TASK DESCRIPTION:
A word-for-word retyping of the listing is the goal.

::::::

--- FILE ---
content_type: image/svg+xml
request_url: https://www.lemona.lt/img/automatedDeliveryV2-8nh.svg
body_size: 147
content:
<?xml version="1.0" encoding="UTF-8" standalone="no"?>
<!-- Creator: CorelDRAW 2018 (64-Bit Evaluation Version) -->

::::::

ANSWER TO THIS EXERCISE:
--- FILE ---
content_type: image/svg+xml
request_url: https://www.lemona.lt/img/automatedDeliveryV2-8nh.svg
body_size: 147
content:
<?xml version="1.0" encoding="UTF-8" standalone="no"?>
<!-- Creator: CorelDRAW 2018 (64-Bit Evaluation Version) -->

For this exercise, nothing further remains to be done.